Selon un rapport sur les statistiques du secteur extérieur publié mardi, la demande d’actifs cryptographiques a plus que doublé au premier semestre 2026, les volumes d’achat atteignant 14,68 milliards de dollars. Cela représente une hausse de 135 % par rapport au premier semestre 2025, période durant laquelle les Brésiliens avaient acheté pour 6,24 milliards de dollars d’actifs numériques.
Bien que les statistiques de la banque centrale ne soient pas exhaustives, puisqu’elles ne prennent en compte que les volumes traités par les prestataires de services d’actifs virtuels (VASP) enregistrés, elles indiquent que l’adoption s’est accélérée, en particulier en juin, mois au cours duquel 2,54 milliards de dollars de cryptomonnaies ont été achetés, contre 1,48 milliard de dollars en juin 2025.
En mai 2026, les Brésiliens ont acheté près de 2,632 milliards de dollars de stablecoins, soit une hausse de 158 % par rapport à mai 2025.
Fernando Rocha, responsable du département des statistiques de la banque, a déclaré à Valor Econômico que ces chiffres témoignaient d’une consolidation du marché national des cryptomonnaies, qui a déjà dépassé sa phase initiale.
« Le marché des crypto-actifs est relativement nouveau, mais il ne l’est plus tant que ça. Il continue de se développer, tant au Brésil que dans le monde entier. Il se consolide et découvre de nouvelles applications et utilisations », a-t-il déclaré.
Cette demande est tirée par les stablecoins indexés sur le dollar, qui bénéficient d’un taux d’adoption élevé car ils peuvent servir de substituts au dollar pour les paiements et les règlements transfrontaliers. M. Rocha a indiqué que la demande de stablecoins avait dépassé les 90 %, une évolution d’un marché qui, il y a quelques années, était concentré sur le bitcoin et d’autres cryptomonnaies volatiles.
L’utilisation croissante des stablecoins a conduit le gouvernement national à envisager une taxe de 3,5 % sur toutes les transactions de stablecoins. Cette initiative a finalement été reportée, le gouvernement actuel étant passé en mode électoral.

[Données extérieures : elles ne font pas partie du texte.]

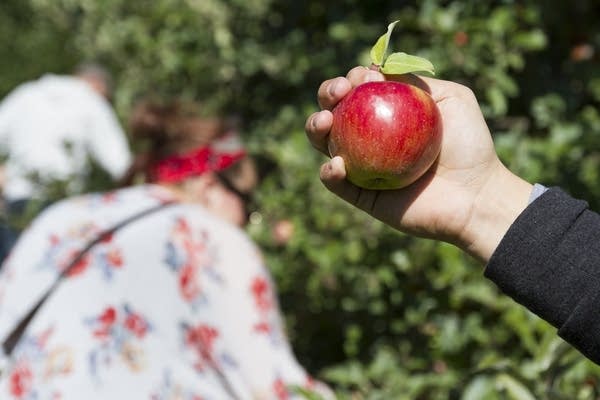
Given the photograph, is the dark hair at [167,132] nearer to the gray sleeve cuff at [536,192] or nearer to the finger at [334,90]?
the finger at [334,90]

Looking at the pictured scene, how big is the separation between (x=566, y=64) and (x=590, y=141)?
767mm

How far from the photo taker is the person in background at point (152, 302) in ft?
7.25

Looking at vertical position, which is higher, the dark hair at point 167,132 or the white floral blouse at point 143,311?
the dark hair at point 167,132

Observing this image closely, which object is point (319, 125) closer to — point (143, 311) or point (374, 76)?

Malgré tout, M. Rocha a souligné que la vision de la banque centrale concernant l’écosystème national des cryptomonnaies est limitée par les données statistiques actuelles, expliquant qu’à partir de l’année prochaine, l’institution disposera d’une vision plus complète de l’évolution de ces actifs.
La banque centrale a décidé de classer les prestataires de services d’actifs virtuels (VASP) dans la catégorie 3, ce qui signifie qu’ils devront se conformer aux mêmes exigences que les sociétés de courtage en valeurs mobilières, les sociétés de distribution de titres et les sociétés de courtage en devises. Ce nouveau régime réglementaire, qui entrera en vigueur en janvier 2027, permettra à la banque centrale d’identifier la destination de ces actifs.
Cet article a été traduit de l'anglais à l'aide de l'IA. La version originale en anglais fait foi ; les traductions automatiques peuvent contenir des inexactitudes, en particulier dans la terminologie juridique et réglementaire.